THE PRESIDENT. Well, let me tell you what I propose to do to solve our Federal fiscal problem--and it is a problem.

In the budget that I submitted in January of this year, I cut the growth of Federal spending by 50 percent, from an annual increase of 11 percent per year to 5.5 percent per year. If we can get the Congress to accept my budget proposals, we can have a balanced budget in 1979 and will, in addition, have a substantial Federal tax reduction.

Now, let me just tell you what the Congress has done so far. I submitted in January a budget for $394 billion. That called for a 5.5 percent increase in Federal expenditures. Already in their preliminary work the Congress and the House and the Senate have--one a little more than the other--but basically they have indicated they are going to increase Federal spending to around $411 or $413 billion. In other words, instead of holding the lid on Federal spending, as I have requested, they have already in their preliminary estimates increased it by $12, $13 billion.
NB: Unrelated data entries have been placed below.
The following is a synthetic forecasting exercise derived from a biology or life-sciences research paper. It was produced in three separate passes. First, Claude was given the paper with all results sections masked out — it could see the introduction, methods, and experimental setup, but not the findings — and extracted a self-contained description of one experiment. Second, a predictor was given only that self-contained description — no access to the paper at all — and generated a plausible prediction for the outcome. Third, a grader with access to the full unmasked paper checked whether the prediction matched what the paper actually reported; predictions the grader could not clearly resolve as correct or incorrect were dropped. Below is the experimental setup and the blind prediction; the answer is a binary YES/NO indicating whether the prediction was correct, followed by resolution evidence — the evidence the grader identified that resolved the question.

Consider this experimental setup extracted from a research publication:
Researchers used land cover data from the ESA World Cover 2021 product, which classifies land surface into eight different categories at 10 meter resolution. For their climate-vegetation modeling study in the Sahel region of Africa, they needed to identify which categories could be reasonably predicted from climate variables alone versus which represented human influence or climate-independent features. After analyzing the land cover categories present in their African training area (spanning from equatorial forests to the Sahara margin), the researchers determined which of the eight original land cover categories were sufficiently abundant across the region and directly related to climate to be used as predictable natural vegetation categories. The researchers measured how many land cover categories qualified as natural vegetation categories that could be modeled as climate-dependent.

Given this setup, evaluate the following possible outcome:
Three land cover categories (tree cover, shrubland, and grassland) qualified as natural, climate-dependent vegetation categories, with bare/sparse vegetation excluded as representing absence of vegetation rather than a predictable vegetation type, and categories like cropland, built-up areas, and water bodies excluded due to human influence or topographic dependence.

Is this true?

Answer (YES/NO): NO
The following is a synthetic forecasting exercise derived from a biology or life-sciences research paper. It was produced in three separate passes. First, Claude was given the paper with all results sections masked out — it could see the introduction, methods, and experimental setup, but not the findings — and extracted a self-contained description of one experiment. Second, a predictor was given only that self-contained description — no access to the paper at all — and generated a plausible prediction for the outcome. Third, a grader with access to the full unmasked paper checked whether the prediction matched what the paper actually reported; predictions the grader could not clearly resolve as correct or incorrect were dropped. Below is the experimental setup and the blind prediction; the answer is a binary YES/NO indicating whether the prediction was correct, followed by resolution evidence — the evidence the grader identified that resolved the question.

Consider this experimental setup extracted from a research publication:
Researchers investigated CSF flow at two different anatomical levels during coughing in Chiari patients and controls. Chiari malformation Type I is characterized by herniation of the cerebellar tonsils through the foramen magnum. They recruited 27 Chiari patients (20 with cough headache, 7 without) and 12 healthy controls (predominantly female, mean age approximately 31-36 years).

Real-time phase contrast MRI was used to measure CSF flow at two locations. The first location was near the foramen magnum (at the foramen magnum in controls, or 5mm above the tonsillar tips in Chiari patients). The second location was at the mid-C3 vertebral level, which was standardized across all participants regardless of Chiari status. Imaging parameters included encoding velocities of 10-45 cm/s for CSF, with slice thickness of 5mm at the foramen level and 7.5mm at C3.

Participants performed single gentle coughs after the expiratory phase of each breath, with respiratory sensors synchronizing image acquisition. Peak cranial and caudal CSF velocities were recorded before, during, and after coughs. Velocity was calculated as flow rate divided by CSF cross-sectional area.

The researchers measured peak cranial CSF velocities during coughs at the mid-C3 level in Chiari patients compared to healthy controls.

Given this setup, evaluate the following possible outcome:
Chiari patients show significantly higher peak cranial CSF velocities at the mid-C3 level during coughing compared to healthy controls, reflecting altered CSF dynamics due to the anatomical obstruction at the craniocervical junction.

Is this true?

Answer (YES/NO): YES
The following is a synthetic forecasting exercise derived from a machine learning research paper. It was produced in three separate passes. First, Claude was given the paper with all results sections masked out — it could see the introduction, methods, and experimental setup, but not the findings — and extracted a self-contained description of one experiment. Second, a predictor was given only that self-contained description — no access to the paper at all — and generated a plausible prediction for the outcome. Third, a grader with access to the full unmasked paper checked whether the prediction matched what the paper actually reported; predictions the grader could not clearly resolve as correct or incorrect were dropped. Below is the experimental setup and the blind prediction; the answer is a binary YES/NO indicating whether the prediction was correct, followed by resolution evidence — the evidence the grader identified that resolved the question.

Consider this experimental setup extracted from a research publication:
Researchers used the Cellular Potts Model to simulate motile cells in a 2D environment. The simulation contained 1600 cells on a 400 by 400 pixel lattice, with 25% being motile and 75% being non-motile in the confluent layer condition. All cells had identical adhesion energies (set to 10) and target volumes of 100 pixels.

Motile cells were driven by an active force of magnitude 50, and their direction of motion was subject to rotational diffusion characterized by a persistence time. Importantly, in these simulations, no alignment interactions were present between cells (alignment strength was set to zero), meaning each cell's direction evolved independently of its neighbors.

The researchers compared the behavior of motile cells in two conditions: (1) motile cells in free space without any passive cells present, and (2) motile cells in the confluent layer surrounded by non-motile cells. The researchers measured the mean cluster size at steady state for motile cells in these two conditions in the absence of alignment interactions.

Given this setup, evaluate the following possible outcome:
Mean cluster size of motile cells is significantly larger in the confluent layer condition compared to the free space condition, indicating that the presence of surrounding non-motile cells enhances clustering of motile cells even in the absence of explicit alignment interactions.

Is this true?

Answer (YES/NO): NO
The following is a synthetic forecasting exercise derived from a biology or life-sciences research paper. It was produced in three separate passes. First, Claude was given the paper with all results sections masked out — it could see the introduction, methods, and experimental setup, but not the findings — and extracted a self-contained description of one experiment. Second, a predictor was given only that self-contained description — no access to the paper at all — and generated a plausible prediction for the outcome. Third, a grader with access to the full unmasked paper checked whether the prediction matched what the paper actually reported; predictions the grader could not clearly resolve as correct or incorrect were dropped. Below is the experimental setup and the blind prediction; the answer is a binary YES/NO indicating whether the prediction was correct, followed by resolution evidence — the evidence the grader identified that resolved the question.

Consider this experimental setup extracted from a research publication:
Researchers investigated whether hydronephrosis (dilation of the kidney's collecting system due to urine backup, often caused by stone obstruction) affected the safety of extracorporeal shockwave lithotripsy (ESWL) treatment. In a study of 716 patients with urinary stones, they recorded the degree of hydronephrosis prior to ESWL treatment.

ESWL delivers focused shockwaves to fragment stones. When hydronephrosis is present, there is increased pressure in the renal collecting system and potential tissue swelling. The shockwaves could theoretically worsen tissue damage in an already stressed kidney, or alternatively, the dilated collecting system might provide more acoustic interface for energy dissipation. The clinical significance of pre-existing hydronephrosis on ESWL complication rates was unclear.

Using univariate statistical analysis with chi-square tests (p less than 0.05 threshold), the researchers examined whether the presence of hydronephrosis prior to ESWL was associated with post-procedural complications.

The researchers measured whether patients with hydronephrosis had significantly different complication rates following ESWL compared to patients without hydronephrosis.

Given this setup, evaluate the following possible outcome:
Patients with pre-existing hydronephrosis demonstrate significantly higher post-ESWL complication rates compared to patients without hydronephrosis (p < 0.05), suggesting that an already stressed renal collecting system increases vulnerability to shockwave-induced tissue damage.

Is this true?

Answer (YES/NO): YES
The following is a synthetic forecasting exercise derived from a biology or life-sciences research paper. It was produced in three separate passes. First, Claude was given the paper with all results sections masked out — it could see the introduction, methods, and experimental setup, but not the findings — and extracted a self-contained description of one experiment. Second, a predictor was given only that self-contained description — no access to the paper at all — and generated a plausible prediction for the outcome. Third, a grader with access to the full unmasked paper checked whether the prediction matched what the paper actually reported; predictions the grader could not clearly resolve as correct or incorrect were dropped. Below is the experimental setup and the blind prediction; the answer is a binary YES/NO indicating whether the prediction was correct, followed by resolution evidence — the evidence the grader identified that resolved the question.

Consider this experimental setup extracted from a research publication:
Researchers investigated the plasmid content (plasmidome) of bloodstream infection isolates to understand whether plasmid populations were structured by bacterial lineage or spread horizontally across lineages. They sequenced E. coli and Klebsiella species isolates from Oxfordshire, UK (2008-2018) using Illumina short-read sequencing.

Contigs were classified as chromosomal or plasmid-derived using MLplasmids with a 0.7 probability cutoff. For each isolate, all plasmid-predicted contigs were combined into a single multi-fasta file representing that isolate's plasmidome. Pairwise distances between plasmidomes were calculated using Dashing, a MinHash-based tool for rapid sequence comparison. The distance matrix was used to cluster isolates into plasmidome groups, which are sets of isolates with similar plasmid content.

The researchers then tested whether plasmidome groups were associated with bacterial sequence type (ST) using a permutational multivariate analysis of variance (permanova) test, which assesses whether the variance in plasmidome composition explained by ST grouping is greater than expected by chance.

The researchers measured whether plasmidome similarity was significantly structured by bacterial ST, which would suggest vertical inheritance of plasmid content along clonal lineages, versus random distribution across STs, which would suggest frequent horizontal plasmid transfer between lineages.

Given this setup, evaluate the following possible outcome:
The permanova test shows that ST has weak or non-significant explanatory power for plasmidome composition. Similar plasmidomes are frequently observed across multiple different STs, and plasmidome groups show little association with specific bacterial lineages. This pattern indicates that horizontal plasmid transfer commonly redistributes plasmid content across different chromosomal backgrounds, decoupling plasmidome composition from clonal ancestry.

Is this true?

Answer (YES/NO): YES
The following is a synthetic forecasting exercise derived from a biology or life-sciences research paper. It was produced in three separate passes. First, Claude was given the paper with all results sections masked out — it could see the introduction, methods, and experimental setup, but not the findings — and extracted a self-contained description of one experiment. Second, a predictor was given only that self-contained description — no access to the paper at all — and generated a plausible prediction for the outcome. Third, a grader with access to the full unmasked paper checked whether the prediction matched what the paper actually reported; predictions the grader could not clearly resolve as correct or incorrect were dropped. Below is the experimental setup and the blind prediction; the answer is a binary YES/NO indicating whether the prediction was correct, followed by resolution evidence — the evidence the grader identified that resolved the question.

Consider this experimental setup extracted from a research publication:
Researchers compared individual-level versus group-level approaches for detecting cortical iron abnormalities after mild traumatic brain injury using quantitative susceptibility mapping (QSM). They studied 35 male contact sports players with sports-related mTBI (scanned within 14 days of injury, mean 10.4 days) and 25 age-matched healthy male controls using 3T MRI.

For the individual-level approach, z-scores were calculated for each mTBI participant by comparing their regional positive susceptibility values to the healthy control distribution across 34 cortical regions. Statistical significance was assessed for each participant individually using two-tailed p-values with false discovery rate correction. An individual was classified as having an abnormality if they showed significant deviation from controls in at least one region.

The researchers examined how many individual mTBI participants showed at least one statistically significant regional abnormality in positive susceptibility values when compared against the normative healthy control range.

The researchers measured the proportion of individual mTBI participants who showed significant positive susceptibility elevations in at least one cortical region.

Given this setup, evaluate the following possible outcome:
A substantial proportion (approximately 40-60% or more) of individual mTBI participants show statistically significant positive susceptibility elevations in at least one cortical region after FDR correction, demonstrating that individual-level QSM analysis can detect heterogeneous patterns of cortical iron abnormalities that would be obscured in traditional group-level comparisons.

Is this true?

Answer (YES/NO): NO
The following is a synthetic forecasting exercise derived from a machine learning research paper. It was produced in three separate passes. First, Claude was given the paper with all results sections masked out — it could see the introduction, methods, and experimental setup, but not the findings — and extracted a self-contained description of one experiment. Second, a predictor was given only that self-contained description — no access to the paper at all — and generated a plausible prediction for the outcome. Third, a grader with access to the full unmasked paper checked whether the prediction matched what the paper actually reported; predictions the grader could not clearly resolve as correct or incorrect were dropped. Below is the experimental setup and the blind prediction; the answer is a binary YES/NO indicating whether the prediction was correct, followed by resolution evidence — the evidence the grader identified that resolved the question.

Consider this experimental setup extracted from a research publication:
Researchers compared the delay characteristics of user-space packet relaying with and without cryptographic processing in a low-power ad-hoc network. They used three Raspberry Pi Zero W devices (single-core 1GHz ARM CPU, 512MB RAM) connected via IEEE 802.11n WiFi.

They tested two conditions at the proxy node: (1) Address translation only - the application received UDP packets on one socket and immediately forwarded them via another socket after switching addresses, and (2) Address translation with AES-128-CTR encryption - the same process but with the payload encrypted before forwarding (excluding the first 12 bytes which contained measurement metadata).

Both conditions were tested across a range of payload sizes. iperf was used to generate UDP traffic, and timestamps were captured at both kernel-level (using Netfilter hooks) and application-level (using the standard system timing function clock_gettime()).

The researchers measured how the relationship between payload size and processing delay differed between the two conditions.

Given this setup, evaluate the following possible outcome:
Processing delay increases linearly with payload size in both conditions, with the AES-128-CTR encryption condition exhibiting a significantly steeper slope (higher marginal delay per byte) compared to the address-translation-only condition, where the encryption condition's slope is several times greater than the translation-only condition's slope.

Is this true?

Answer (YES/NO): NO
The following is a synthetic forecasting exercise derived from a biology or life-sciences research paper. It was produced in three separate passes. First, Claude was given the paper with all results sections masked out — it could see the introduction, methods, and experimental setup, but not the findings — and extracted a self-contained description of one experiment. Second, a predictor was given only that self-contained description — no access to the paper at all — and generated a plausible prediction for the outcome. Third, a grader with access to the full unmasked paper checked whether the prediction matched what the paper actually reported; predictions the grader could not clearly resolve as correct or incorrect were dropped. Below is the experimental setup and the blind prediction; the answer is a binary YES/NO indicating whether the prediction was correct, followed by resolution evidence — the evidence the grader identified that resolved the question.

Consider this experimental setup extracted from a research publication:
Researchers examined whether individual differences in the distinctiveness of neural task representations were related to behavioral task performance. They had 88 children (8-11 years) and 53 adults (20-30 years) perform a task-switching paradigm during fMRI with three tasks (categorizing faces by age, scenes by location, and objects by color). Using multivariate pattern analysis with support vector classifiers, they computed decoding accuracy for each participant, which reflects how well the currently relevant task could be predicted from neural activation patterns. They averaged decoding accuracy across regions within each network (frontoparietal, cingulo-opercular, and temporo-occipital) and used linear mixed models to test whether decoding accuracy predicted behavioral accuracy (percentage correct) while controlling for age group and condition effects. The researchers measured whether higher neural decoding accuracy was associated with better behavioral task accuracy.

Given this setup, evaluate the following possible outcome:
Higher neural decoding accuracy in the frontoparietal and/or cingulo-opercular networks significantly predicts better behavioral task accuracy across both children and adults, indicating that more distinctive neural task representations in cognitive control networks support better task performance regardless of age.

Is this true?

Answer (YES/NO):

Now, to get to another approach--not by the budget, but by the bills that are sent down for me to approve or to veto. Since I became President 20 months ago, I have vetoed 47 bills. That is an all-time record. And Congress has sustained 39 of them, primarily with the help of people like Senator Tower.

But the interesting point is that with the 39 vetoes that have been sustained, we have saved the taxpayers $13 billion. And I can say to you--and John, I know, agrees with it--if they keep sending them down, they are going to be vetoed again and again and again.


[4.] Q. Mr. Ford, my name is Larry Douger, I'm from Temple, Texas, and I have a question for you. Do you believe in limiting farmer profits by Government intervention so that food will be cheaper for domestic use? And do you believe in limiting farmer profits by Government intervention for use of our food as bargaining power with other foreign nations?

THE PRESIDENT. I have vigorously opposed any efforts by Congress or economists or anybody else to put a price ceiling on agricultural commodities. I don't believe in wage and price controls, whether it is for agriculture or others. That is not the American system. I am against it.

Number two, I do not believe that American agriculture ought to be used as a pawn in international diplomacy.

Now, I know there are people in this audience who are then saying to themselves, if not speaking up: Well, why did you impose an embargo on grain shipments to the Soviet Union a year ago for 2 or 3 months? There are several very good reasons.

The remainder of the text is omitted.